In the News: How We Access Food
This past week, Vermont reached a $1.75 million settlement with Dollar General after the Agency of Agriculture, Food, and Markets found that the store chain had consistently overcharged customers. The discount retailer had a track record of more than 350 violations over the last 5 years, charging customers more at checkout than what was advertised on the shelves.
VAAFM inspectors regularly check retail weights and measures - from ensuring that gas pumps accurately reflect the amount of gas added to the tank, to verifying that produce weighs correctly on register scales. Dollar General was caught through random price checks with inspectors visiting the store.
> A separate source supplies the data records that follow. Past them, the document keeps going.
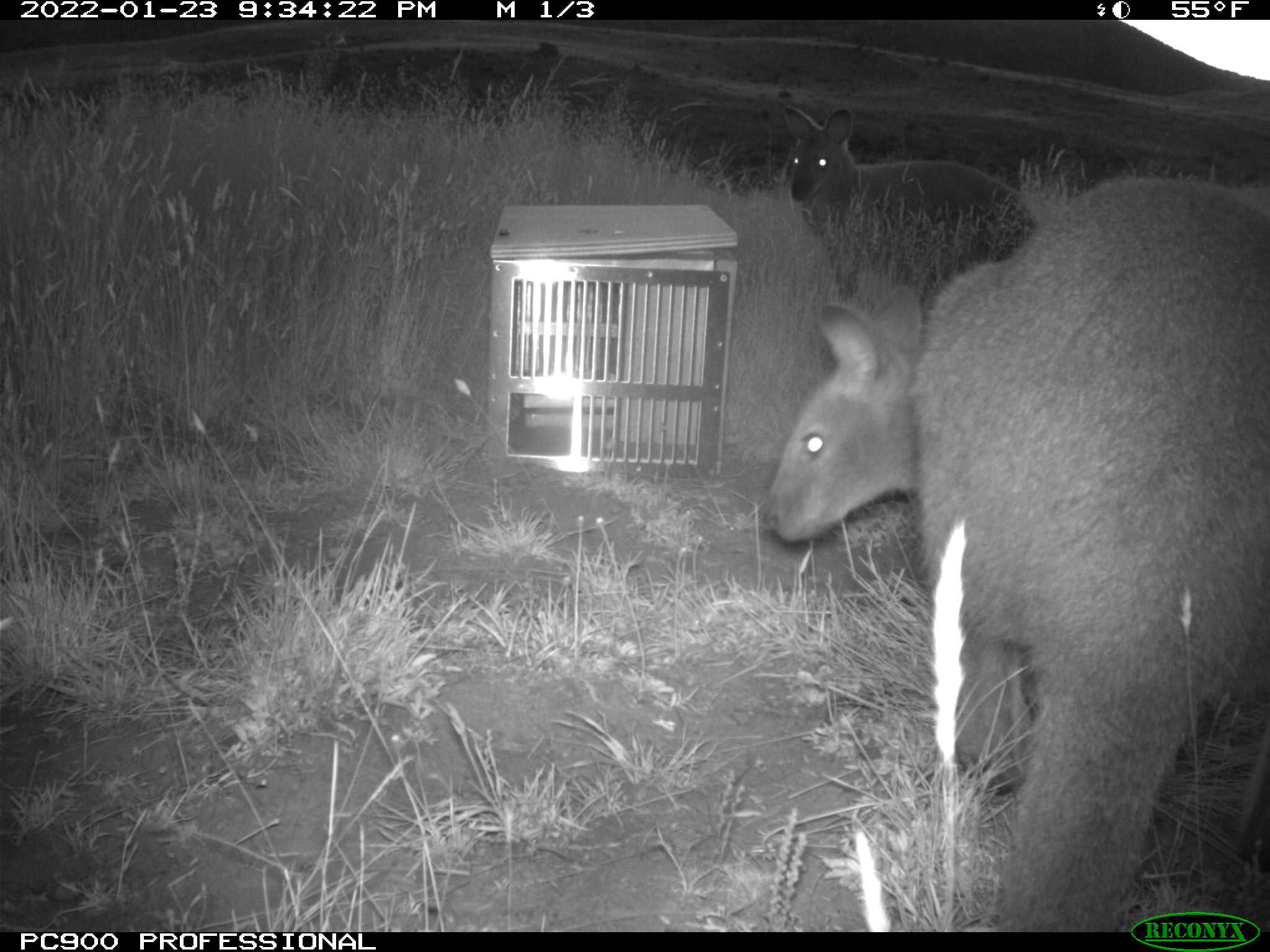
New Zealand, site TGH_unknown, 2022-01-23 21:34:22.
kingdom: Animalia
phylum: Chordata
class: Mammalia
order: Diprotodontia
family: Macropodidae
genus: Notamacropus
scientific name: Notamacropus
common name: wallaby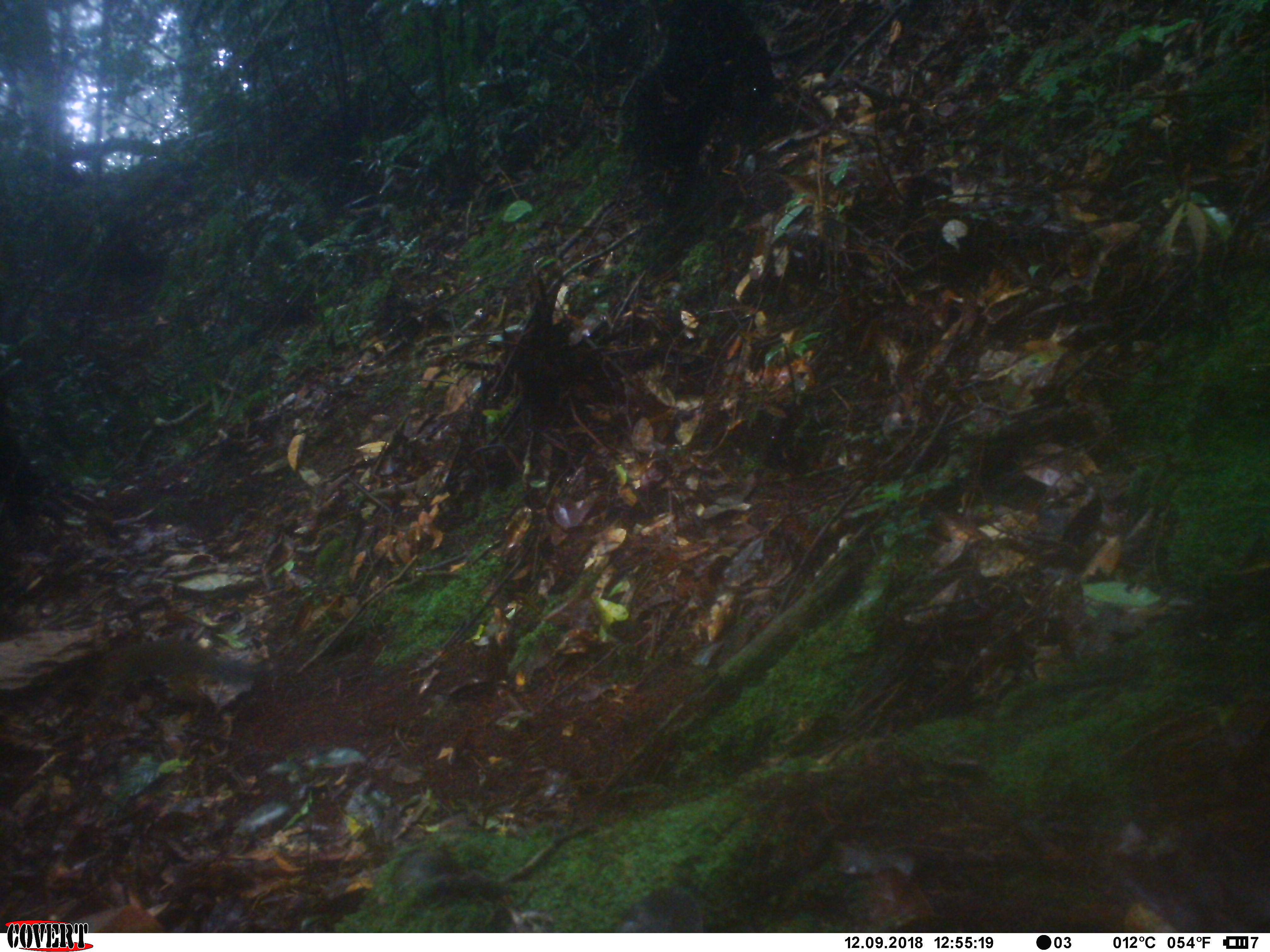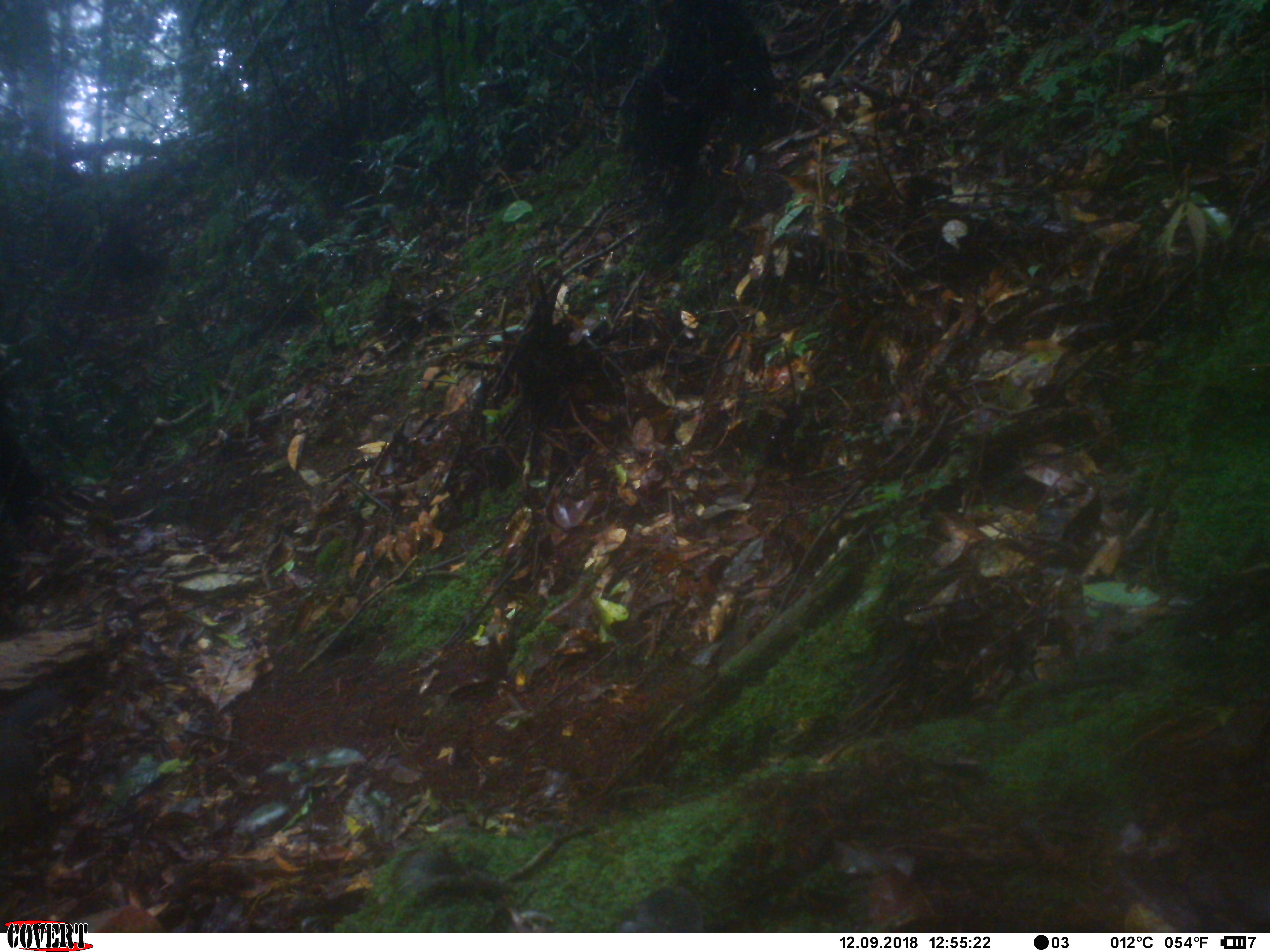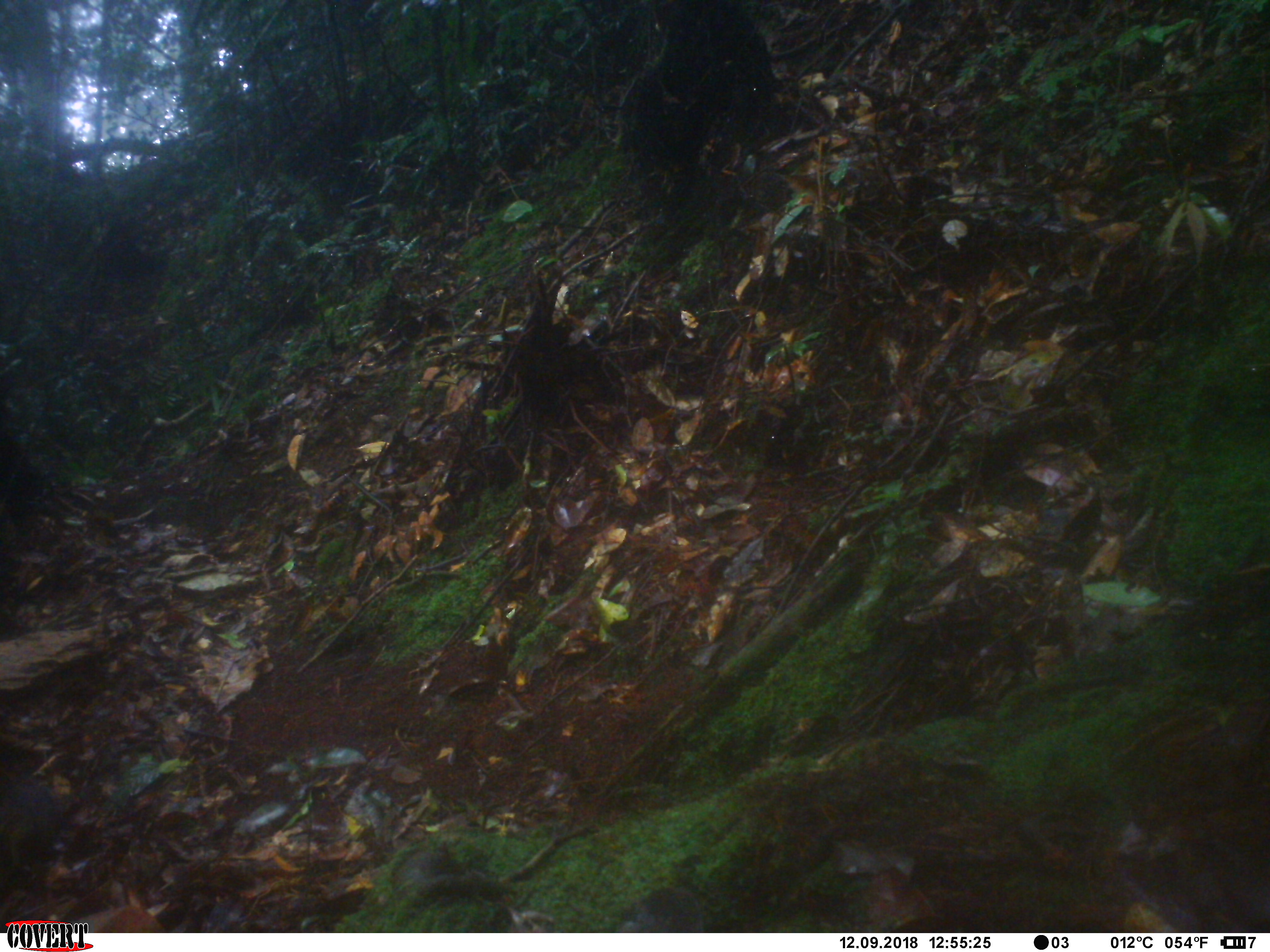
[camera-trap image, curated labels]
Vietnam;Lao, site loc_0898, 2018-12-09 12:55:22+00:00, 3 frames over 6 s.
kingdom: Animalia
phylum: Chordata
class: Mammalia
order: Rodentia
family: Sciuridae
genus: Dremomys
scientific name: Dremomys rufigenis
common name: red-cheeked squirrel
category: red cheeked squirrel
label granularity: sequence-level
The Dollar General story plays into an ongoing conversation around food access. The chain has been building its influence in rural communities as the WalMart for places too small to sustain the footprint of a typical WalMart store. This story from The Indicator explains how (and why) the Dollar General strategy diverged sharply from the original dollar store format. It means, among other things, that Dollar Generals are expanding their grocery options. Dollar General even used the fact that it accepts SNAP food benefits as part of its advertising campaign targeting lower income, rural Vermonters (per AP reporting). As a result, $100,000 of its recent fine will go to the Vermont FoodBank.
(For a more in depth discussion of how Dollar General has impacted rural communities across the country, listen to this conversation on the radio program 1A).
Dollar General is a non-traditional source of groceries making inroads into rural places. Does that theme sound familiar? It should because of a second major headline last week: beef jerky and SNAP benefits. The Trump administration set off heated debate with a proposal to expand eligible “staples” to include items like beef jerky, spray cheese, and stuffed olives.
Stores must offer a minimum number of staple items in different food categories to be eligible to accept SNAP benefits. By expanding the definition of eligible items, more convenience stores will be able to accept these benefits, potentially reducing the distance recipients need to travel to get food. However, by changing the definition of staples the government is no longer incentivizing stores to expand their offerings, which could have made more and better food available in underserved communities.
(For more on the topic of selling healthier food in communities served primarily by convenience stores, see this story by the New Food Economy).
This controversy is relevant in Vermont. The Vermont Farm to Plate plan, for example, includes convenience stores as part of its local food system reporting because it recognizes them as a strategically important part of food access in Vermont. But how do we move from where we are today to realizing the full potential of non-traditional grocery sources? There’s a lot of work ahead if these stores will truly help us build a strong food system that reaches everyone in the state.